Setelah selesai kuliah, dia kerja di luar pulau. Kabar terakhir yang saya terima dari Duzan, dia akan menikah. Tiga setengah tahun kami tidak pernah bertemu atau berkirim kabar.

Tahun baru 1995, saya berpisah dengan teman kuliah saya. Saat itu saya telpon ke rumah Duzan, kata ibunya, Duzan masih tidur. Agak kaget sebenarnya, saat saya telpon, dan dia ada di rumah. Tidak lama dia telpon balik, kami bertemu lagi. Dia menemani hari-hari menangis saya hehehehe

Saat beberapa hari kemudian, ketika dia akan kembali bertugas, kami memutuskan untuk mencoba memulai hubungan baru. Dasar pertimbangannya sangat realistis. Kami sudah bersahabat selama lima tahun. Dan karena bersahabat, kami lebih mengenal satu sama lain.

Sepuluh bulan kemudian, kami memutuskan menikah.

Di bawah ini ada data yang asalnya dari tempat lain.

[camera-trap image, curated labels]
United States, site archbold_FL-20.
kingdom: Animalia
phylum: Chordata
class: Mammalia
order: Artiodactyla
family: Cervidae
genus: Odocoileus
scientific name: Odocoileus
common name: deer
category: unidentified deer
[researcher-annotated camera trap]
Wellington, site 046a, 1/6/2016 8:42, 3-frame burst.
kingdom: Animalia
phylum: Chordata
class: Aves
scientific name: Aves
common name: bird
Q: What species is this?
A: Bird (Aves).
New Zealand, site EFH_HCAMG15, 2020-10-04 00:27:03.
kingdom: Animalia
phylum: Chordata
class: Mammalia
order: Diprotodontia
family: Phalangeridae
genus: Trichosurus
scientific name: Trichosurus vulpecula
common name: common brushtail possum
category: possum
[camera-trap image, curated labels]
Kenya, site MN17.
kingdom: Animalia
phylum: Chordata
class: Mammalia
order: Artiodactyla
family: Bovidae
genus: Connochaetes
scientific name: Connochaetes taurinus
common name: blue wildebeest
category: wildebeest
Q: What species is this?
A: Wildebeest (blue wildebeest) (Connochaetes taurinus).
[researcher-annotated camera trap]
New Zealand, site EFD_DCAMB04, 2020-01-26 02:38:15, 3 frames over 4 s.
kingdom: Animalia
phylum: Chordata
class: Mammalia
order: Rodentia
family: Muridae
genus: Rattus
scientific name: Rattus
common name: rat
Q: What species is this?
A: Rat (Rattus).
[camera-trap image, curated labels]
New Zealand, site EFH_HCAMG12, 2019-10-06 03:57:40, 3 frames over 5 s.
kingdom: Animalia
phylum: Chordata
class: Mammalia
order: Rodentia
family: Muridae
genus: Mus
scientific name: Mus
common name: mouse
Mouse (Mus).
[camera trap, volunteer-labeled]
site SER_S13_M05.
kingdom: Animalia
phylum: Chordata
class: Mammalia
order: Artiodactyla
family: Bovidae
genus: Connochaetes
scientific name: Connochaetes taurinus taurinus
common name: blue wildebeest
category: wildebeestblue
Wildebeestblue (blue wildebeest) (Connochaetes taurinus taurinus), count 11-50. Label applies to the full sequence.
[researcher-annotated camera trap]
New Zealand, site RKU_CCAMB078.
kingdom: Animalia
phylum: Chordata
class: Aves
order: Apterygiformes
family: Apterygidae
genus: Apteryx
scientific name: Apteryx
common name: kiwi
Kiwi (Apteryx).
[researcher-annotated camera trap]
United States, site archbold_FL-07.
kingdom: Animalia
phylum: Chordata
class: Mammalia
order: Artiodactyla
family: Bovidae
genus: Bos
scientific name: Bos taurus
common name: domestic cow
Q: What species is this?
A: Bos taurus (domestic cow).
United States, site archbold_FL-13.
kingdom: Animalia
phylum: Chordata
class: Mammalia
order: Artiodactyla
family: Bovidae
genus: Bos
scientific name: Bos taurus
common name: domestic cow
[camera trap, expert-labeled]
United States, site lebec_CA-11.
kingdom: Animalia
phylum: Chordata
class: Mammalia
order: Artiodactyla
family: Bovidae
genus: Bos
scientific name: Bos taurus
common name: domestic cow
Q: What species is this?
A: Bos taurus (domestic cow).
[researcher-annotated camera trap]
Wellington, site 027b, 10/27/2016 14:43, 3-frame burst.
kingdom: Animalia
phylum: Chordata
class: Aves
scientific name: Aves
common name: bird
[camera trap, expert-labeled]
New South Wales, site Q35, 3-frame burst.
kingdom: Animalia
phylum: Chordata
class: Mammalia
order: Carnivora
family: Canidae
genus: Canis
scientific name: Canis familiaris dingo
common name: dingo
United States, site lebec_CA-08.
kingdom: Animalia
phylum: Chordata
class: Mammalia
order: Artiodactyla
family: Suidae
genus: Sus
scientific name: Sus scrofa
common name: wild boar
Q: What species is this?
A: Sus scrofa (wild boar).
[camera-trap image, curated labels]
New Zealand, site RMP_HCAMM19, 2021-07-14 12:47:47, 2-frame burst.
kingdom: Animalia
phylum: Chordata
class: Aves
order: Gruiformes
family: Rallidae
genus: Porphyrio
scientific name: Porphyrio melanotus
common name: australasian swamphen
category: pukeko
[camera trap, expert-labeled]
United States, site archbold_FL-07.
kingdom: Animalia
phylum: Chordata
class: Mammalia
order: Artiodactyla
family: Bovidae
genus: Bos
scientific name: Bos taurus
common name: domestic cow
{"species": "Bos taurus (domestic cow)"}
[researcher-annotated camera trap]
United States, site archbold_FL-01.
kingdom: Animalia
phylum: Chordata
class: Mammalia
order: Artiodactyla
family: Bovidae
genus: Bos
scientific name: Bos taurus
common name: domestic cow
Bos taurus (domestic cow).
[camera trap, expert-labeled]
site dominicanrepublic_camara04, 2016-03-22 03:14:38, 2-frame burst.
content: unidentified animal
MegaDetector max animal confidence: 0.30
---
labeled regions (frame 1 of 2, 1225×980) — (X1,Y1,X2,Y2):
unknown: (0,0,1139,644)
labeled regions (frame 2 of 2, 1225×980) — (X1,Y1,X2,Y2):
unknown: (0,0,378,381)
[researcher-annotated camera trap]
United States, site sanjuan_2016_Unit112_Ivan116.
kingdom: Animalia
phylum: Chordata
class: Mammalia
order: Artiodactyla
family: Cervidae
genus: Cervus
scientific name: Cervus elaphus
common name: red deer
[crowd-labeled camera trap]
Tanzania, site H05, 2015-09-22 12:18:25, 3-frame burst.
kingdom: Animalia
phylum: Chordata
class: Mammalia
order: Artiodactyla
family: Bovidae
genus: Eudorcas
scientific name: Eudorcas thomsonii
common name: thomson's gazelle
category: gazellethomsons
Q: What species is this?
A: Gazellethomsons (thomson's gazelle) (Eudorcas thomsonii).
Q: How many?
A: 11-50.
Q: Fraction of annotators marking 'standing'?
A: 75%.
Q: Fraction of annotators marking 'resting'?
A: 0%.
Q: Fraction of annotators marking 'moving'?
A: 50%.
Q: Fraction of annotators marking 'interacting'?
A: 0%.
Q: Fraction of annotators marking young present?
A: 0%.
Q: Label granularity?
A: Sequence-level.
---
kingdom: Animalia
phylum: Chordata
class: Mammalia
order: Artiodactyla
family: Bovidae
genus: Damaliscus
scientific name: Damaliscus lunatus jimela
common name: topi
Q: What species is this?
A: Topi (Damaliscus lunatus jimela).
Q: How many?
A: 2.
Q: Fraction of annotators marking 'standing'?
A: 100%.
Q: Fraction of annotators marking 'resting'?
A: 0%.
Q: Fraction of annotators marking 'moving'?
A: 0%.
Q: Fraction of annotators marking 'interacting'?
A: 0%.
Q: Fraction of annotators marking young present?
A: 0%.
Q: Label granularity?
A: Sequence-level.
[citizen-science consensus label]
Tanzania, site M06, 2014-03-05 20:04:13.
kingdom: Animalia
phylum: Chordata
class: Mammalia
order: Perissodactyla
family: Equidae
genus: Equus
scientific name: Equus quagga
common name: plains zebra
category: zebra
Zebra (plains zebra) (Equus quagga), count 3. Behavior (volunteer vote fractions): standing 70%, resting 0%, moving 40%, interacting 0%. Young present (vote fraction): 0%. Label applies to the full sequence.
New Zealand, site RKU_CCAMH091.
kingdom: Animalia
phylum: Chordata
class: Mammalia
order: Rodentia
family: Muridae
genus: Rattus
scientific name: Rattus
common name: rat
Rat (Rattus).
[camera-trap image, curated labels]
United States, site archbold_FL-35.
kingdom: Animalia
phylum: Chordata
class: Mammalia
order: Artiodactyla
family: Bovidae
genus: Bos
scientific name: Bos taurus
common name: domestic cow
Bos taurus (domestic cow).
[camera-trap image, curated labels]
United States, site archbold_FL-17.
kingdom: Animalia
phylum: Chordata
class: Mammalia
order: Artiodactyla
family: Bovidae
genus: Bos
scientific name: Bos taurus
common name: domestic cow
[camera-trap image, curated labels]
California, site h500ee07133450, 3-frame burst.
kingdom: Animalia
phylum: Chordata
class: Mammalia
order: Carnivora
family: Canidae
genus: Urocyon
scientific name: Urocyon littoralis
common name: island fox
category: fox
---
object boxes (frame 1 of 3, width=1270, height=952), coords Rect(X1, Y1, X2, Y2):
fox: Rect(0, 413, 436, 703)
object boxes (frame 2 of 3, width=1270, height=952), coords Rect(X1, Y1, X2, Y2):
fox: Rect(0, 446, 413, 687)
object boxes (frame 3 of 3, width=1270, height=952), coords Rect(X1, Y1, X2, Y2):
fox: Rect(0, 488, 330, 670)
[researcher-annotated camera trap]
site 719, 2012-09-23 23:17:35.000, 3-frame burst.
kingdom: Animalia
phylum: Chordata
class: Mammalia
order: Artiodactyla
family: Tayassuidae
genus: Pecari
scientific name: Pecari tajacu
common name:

Diambil dari Grup WA Keluarga Agus Salim

Saat itu saya merasa sudah siap menikah. Berbekal IPK 3, sekian bla bla bla … ternyata, saya baru sadar sekarang. Saat itu saya belum siap menikah. Merasa harus dibahagiakan suami, menjadi salah satu kekecewaan dan kemarahan, yang tanpa sadar, saya nikmati.

Tentu saja. Sebaik dan sesempurna apa pun pasangan kita, tidak ada yang bisa membahagiakan diri kita. Setelah 15 tahun kemudian, saat berusaha mengalahkan kedua kista di dua indung telur saya, baru kebenaran ini, bisa saya pahami.

Setelah sulung saya kerja di kota lain, dan Ade kuliah di kota lain, kami kembali tinggal berdua. 23 tahun, membuat kami lebih bisa mengerti, dan menerima kelebihan dan kekurangan masing-masing. Tidak menuntut pasangan untuk membahagiakan, dan lebih sering saling mengingatkan untuk mendekati-Nya, menjadi salah satu kunci utama, perubahan kualitas hubungan kami.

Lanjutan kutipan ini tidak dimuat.